Can you put all of the material below into a numbered list, with no blank lines and without the pictures?

# LISTED ENTRIES:
◆ ◆ ◆ ◆ ◆

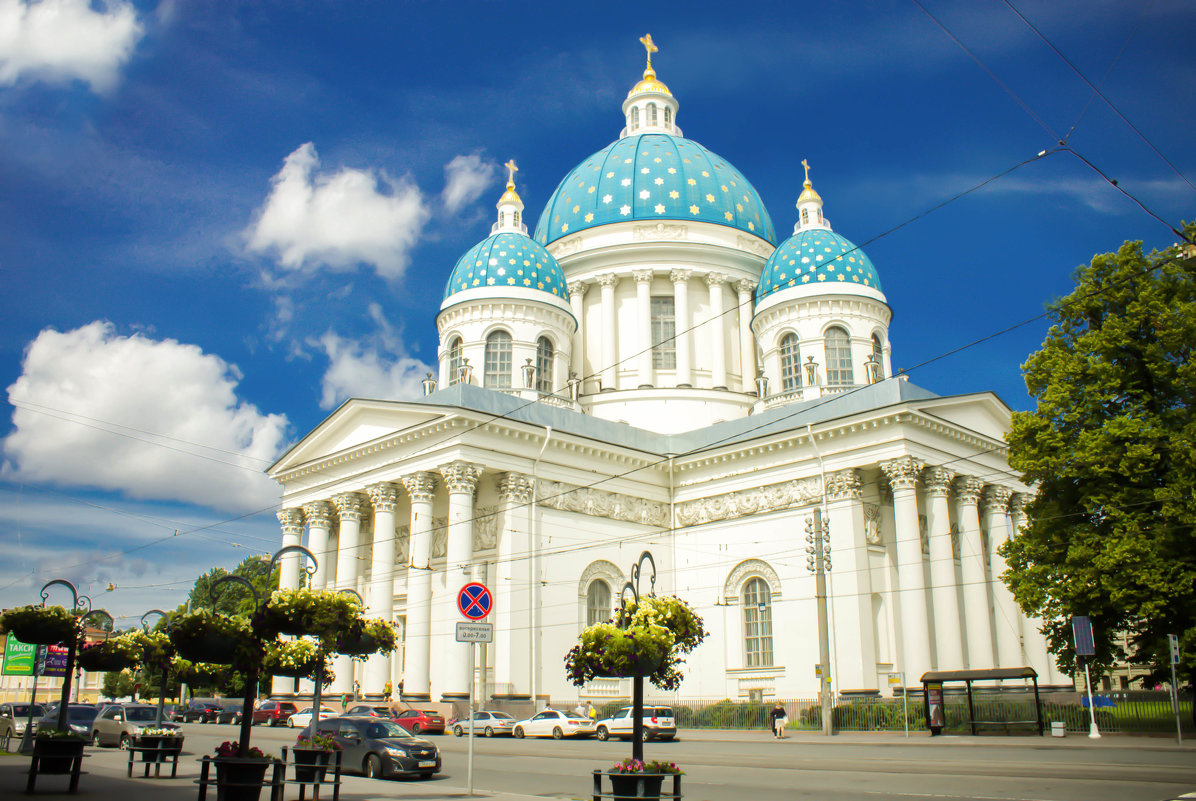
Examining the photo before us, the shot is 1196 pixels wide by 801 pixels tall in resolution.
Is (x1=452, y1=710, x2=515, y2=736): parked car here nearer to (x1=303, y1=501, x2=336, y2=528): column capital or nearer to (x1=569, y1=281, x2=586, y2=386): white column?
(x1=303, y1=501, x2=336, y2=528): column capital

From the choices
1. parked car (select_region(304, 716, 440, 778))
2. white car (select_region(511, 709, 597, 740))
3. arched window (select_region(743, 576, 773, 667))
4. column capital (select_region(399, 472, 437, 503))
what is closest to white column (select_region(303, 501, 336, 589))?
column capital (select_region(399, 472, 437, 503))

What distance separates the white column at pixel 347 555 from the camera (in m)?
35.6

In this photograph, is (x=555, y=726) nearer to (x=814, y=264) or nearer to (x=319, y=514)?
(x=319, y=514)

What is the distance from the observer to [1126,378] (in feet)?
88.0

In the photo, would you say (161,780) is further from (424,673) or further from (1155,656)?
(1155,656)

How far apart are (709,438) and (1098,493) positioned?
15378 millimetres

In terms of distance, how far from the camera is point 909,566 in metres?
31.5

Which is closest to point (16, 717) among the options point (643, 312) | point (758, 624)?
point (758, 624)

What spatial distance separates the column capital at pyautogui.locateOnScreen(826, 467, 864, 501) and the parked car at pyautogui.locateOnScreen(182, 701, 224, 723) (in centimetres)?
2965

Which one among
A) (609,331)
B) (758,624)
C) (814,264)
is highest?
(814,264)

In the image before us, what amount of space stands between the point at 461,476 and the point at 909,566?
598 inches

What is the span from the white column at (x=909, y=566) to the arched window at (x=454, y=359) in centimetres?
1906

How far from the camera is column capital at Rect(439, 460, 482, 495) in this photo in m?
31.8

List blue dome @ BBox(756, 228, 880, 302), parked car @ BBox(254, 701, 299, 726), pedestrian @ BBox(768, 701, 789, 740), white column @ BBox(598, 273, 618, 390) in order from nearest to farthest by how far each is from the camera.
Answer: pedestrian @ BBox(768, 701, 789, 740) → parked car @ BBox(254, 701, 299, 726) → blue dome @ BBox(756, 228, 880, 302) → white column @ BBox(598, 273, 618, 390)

◆ ◆ ◆ ◆ ◆

# COMPLETE ANSWER:
1. Examining the photo before us, the shot is 1196 pixels wide by 801 pixels tall in resolution.
2. Is (x1=452, y1=710, x2=515, y2=736): parked car here nearer to (x1=303, y1=501, x2=336, y2=528): column capital or nearer to (x1=569, y1=281, x2=586, y2=386): white column?
3. (x1=303, y1=501, x2=336, y2=528): column capital
4. From the choices
5. 1. parked car (select_region(304, 716, 440, 778))
6. 2. white car (select_region(511, 709, 597, 740))
7. 3. arched window (select_region(743, 576, 773, 667))
8. 4. column capital (select_region(399, 472, 437, 503))
9. what is closest to white column (select_region(303, 501, 336, 589))?
10. column capital (select_region(399, 472, 437, 503))
11. What distance separates the white column at pixel 347 555 from the camera (in m)?
12. 35.6
13. In this photograph, is (x=555, y=726) nearer to (x=814, y=264) or nearer to (x=319, y=514)?
14. (x=319, y=514)
15. What is the distance from the observer to [1126,378] (in feet)?
16. 88.0
17. In the photo, would you say (161,780) is further from (424,673) or further from (1155,656)?
18. (1155,656)
19. How far apart are (709,438) and (1098,493) positioned?
20. 15378 millimetres
21. In terms of distance, how far from the camera is point 909,566 in metres?
22. 31.5
23. Which is closest to point (16, 717) among the options point (643, 312) | point (758, 624)?
24. point (758, 624)
25. What spatial distance separates the column capital at pyautogui.locateOnScreen(826, 467, 864, 501) and the parked car at pyautogui.locateOnScreen(182, 701, 224, 723) (in centimetres)?
26. 2965
27. Which one among
28. A) (609,331)
29. B) (758,624)
30. C) (814,264)
31. is highest?
32. (814,264)
33. In the image before us, what amount of space stands between the point at 461,476 and the point at 909,566?
34. 598 inches
35. What is the span from the white column at (x=909, y=566) to the arched window at (x=454, y=359) in centimetres?
36. 1906
37. How far from the camera is column capital at Rect(439, 460, 482, 495) in this photo in m?
38. 31.8
39. List blue dome @ BBox(756, 228, 880, 302), parked car @ BBox(254, 701, 299, 726), pedestrian @ BBox(768, 701, 789, 740), white column @ BBox(598, 273, 618, 390) in order from nearest to farthest by how far each is from the camera.
40. Answer: pedestrian @ BBox(768, 701, 789, 740) → parked car @ BBox(254, 701, 299, 726) → blue dome @ BBox(756, 228, 880, 302) → white column @ BBox(598, 273, 618, 390)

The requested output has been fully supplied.